One thing that has always bugged me about zombie movies is that only humans return from the dead. It does not matter what the cause is, there are only dead people getting up and walking around.
Well, in spite of what your religion may tell you, people are not special, and I am pretty sure that whatever reanimates dead people will reanimate everything else too. This totally makes the coming zombie apocalypse even more horrifying, and the odds of surviving it drop to zero.
That’s right, I said zero. No one will survive it. Let me show you how I see this going down.
Imagine you and a few friends have gotten together to try to ride out the zombie apocalypse. You’re all huddled in a house. You have the place barricaded pretty well, and it is holding the zombie people and their zombie dogs and zombie cats at bay. But in the house there are terrors you did not count on.
One of your buddies goes to use the bathroom, and after a couple of minutes you hear a blood curdling scream. He comes running out, holding his ass, saying something bit him. You point your gun at the toilet and see zombie goldfish, that have come back from their watery grave to feast on their former human masters. Since your friend has been infected, you have no choice but to shoot him in the head, declare the bathroom off limits, and from now on, you all go in a bucket you found in a closet.
While you all sit around and ponder what to do with the bucket once it is full, one of your friends begins to scream as he is bit by a zombie mouse that died in the walls several months back. As he freaks out, he knocks over a box, and a bunch of zombie cockroaches come running out. You could just turn on a light to keep the zombie roaches at bay, but there is no electricity.

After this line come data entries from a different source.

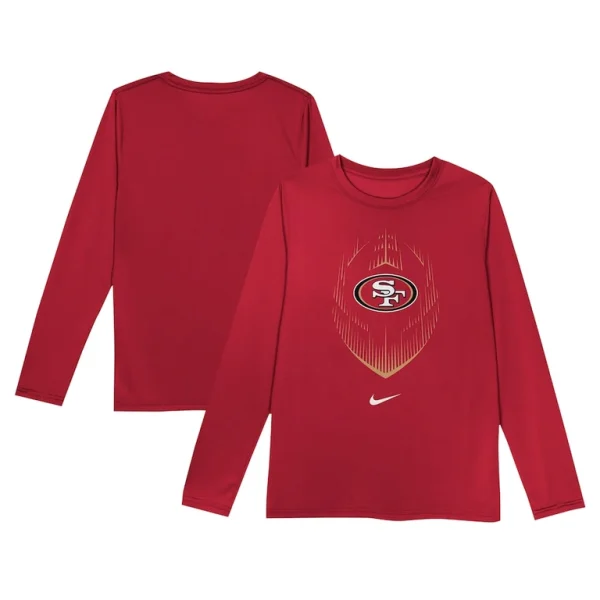 San francisco 49ers nike toddler legend icon long sleeve t shirt Scarlet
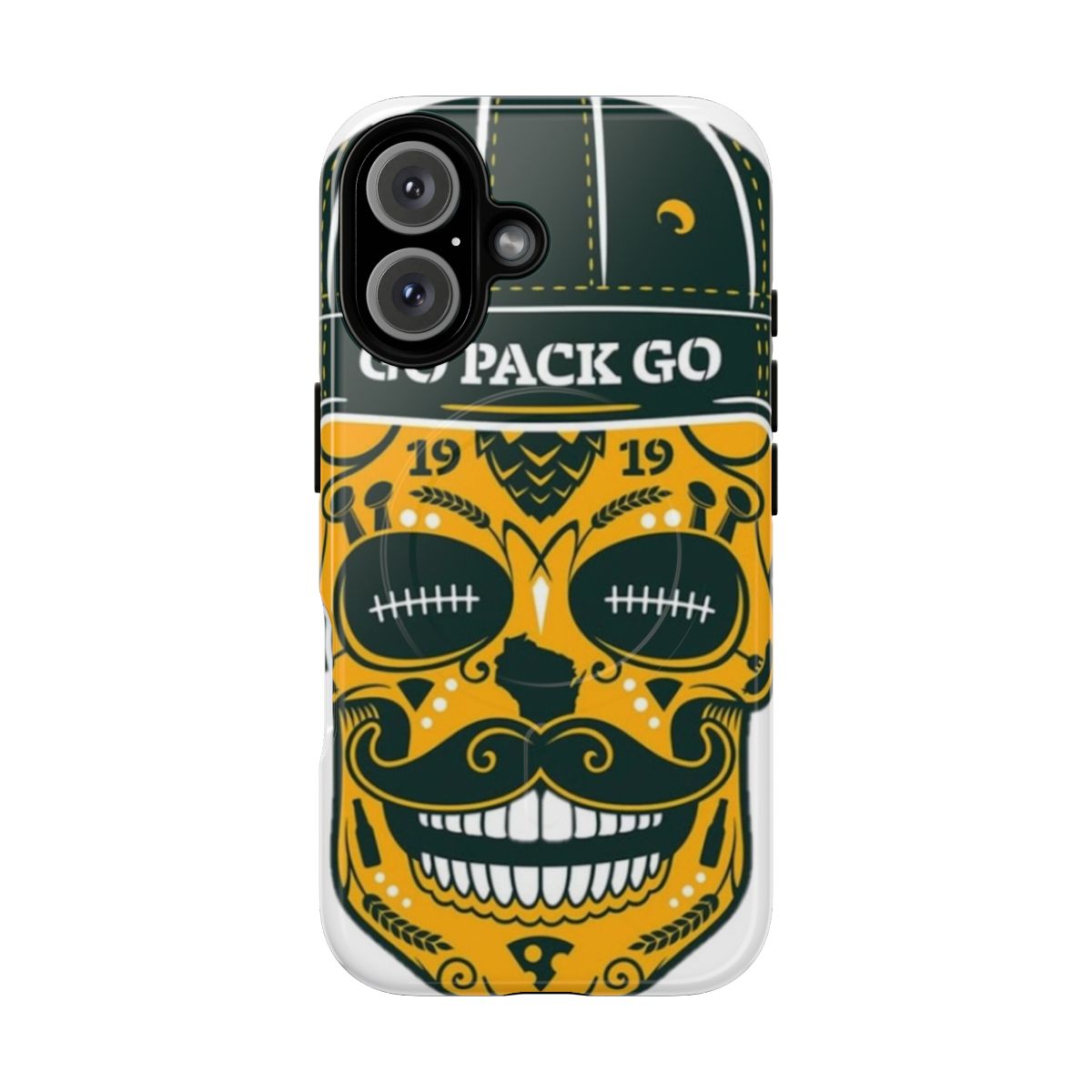 Green Bay Packers Skull Phone Case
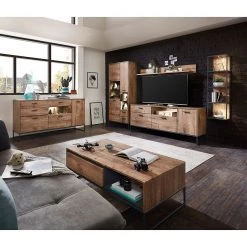 Red Living Meuble TV Meevoo II - Imitation chêne rustique / Graphite 12 Red Living Meuble TV Meevoo II - Imitation chêne rustique / Graphite -Meubles de salon Soldes 1000273892 210614 14470300057 MOOD DETAILS P000000001000273892 mood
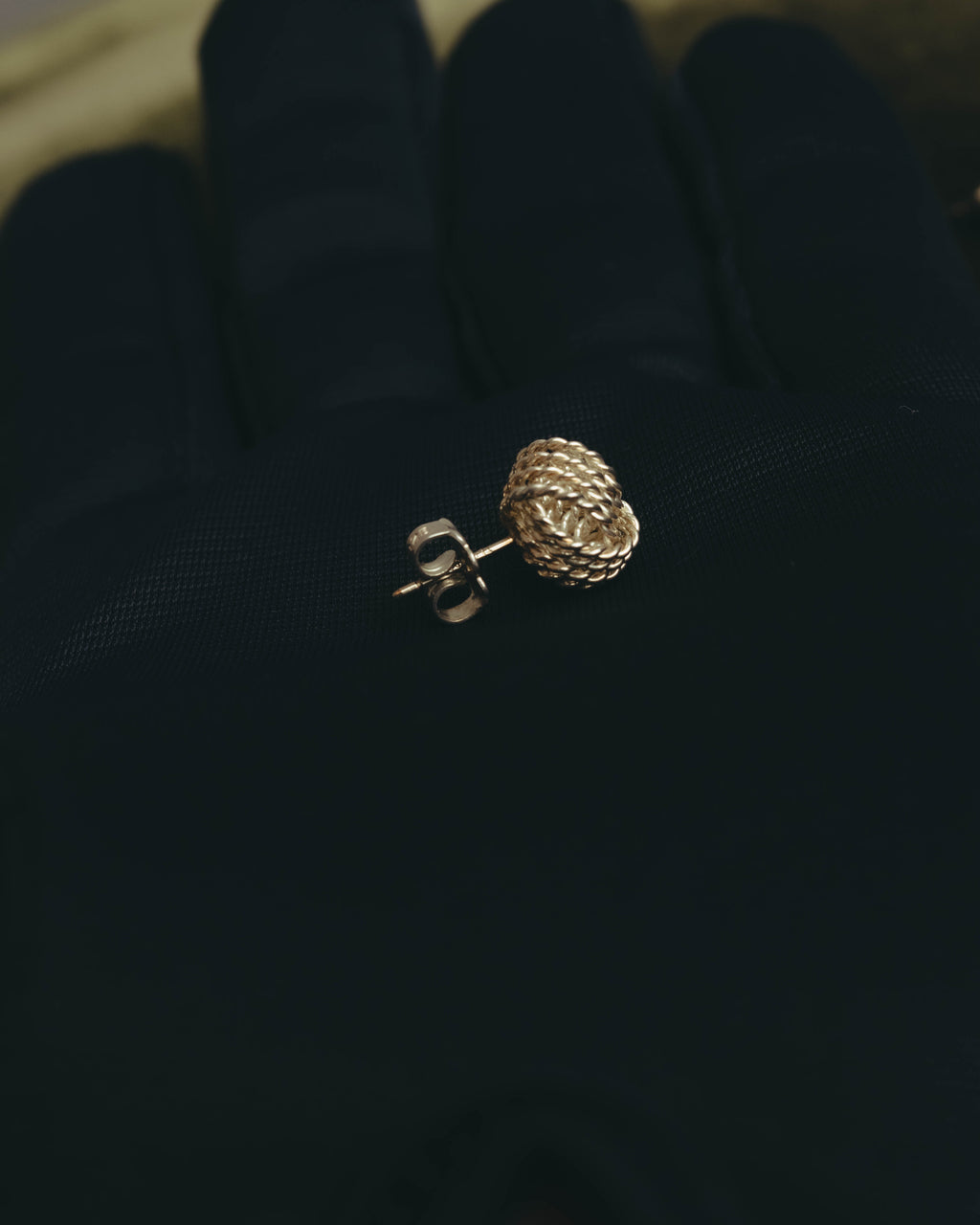 "Tiffany & Co." 90's-10's Twist knot sterling silver stud earrings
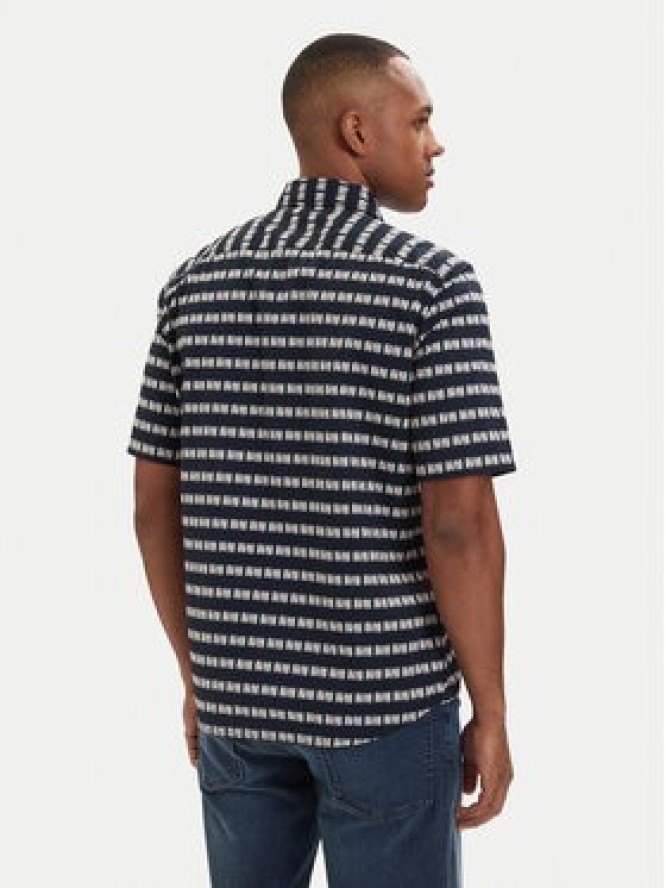 BOSS Koszula Rash 50559628 Granatowy Regular Fit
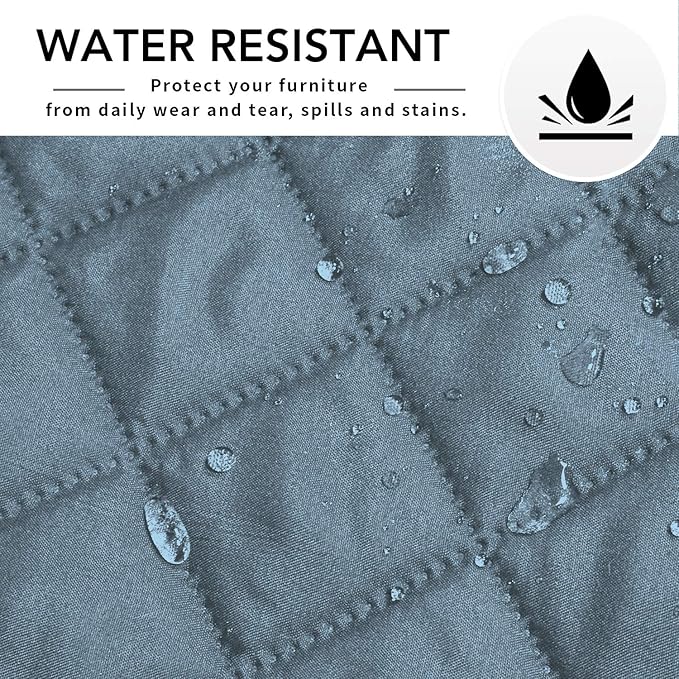 Easy-Going Sofa Slipcover L Shape Sofa Cover Sectional Couch Cover Furniture Protector Mat for Pets Dog Cat (Large, Light Blue/Light Blue)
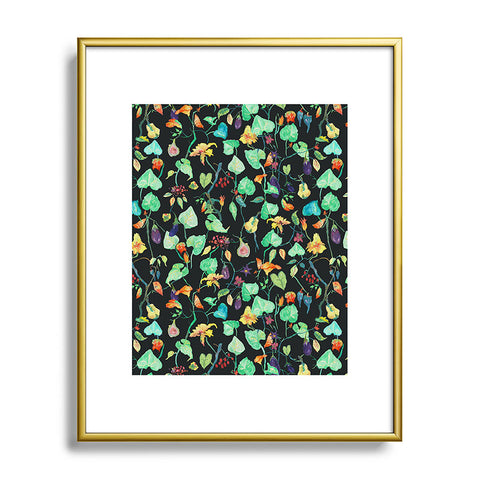 Rachelle Roberts Midnight Picnic Metal Framed Art Print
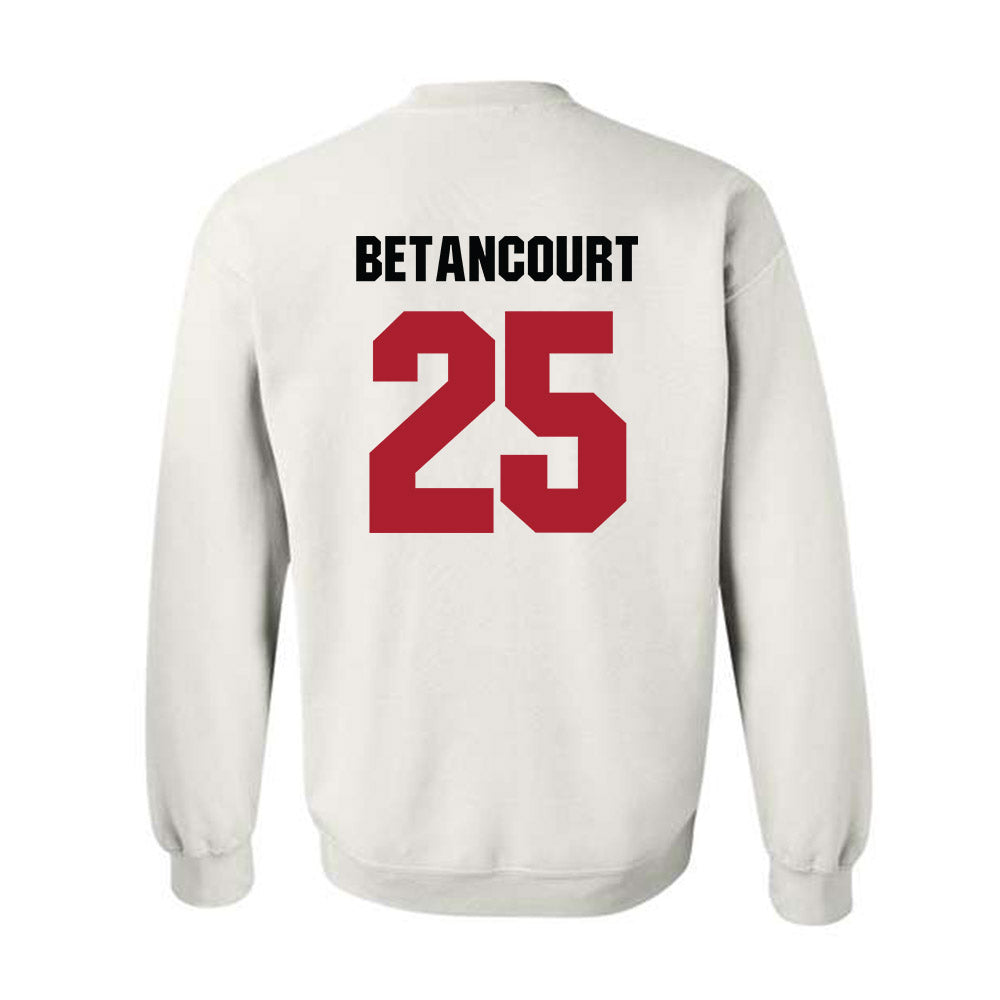 Nicholls State - NCAA Men's Basketball : Domanic Betancourt - Vintage Shersey Crewneck Sweatshirt-1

You realize you can’t stay in the house, it is not safe. So you shoot your mouse bitten friend in the head, gather some supplies and leave. But as you head for the door, one of your buddies bumps into the plant that died because it never got watered, and one of the branches scratches him. He thinks nothing of it, since he didn’t think that plants would come back from the dead too.
What none of you realized is that the plant got reanimated, and even though it moves so slow you can not perceive it, plants do move. Although it is stuck in a pot, don’t think for one second that the plant has not been trying all this time to find a way to fertilize it’s soil with your brains, and it has slowly turned and leaned towards the area you and your friends were hiding, just like it had turned towards the sunlight when it was alive.
You all run to one of your friends SUV, and have to dodge a zombie bird on the way. One of you almost got pecked. It was close but you are all ok. You decide to head to the high school gymnasium, as it should be relatively free of pests and animals, and you can figure out your next move there.
As you are driving to the school, you notice all the road kill dragging itself along, searching for flesh of the living. You are not sure what is more disturbing, the half a zombie possum clawing its way along the roadside, or the family of zombie ducklings feeding on the remains of the mother duck. Suddenly you see something even more disturbing, it is a couple of undead squirrels filling their cheeks with the brains of a jogger.
As you almost reach the school, your friend with the zombie plant scratch begins to turn, but no one notices until he bites into the back of the drivers skull, and the SUV crashes into the big electronic sign in front of the high school. You know, the sign that was purchased by the class of 1987 and tells you when the next girls volleyball game is going to be. You feel bad that it got destroyed, since you know those kids sold a lot of candy, and washed a lot of cars to raise the money for that sign. But you figure that none of that matters anymore, since they are probably all dead from zombies.
Zombies. You forgot about the zombies for a second and got all focused on the electronic sign. You must have hit your head in the crash and thats why you forgot about your zombie friend gnawing on your other friends skull that caused the crash in the first place.
You shoot them both in the head and make your way to the school.
Suddenly, you see some undead emo kids heading for you. You hate emo kids, so shooting them is the first bit of fun you have had since this whole zombie apocalypse started.
You make it to the gym and realize it is just you and one friend that is left of your party. The two of you try to relax, since there is nothing in the gym. No birds that got trapped. No bugs that you can see. No animals of any kind.
It’s as you both breathe a sigh of relief that your friend gets bit by a mosquito.
You have no way of knowing if it was a zombie mosquito or not, especially after your friend slapped it and crushed it.
Not wanting to take any chances, you shoot him in the face. You two weren’t that tight anyway. He was a friend of a friend. He was the fat guy in your group, and you were amazed he survived this long. Although it was funny when he tried to sneak some food, and opened the can of sardines. He screamed when the zombie sardines all started to flop out of the tin. Fortunately they were soaked in oil and just fell apart as they tried to attack.
As you think to yourself that you will miss him more than you would have expected, you begin to feel funny, like a fever is coming on. You notice some of your flesh is slowly becoming necrotic.
How can this be? Nothing got to you. You confirm it buy stripping down and checking every inch of your body in the mirror. No bites or cuts or anything.
As the fever gets worse, you finally figure out what happened. All the bacteria that your immune system has fought and killed since this whole ordeal began are now zombie bacteria. You are becoming a zombie from the inside out. Your own survival mechanisms have betrayed you. Your final thoughts consist of the realization that this will happen to everyone and everything on the planet, and you are witnessing the end of the world.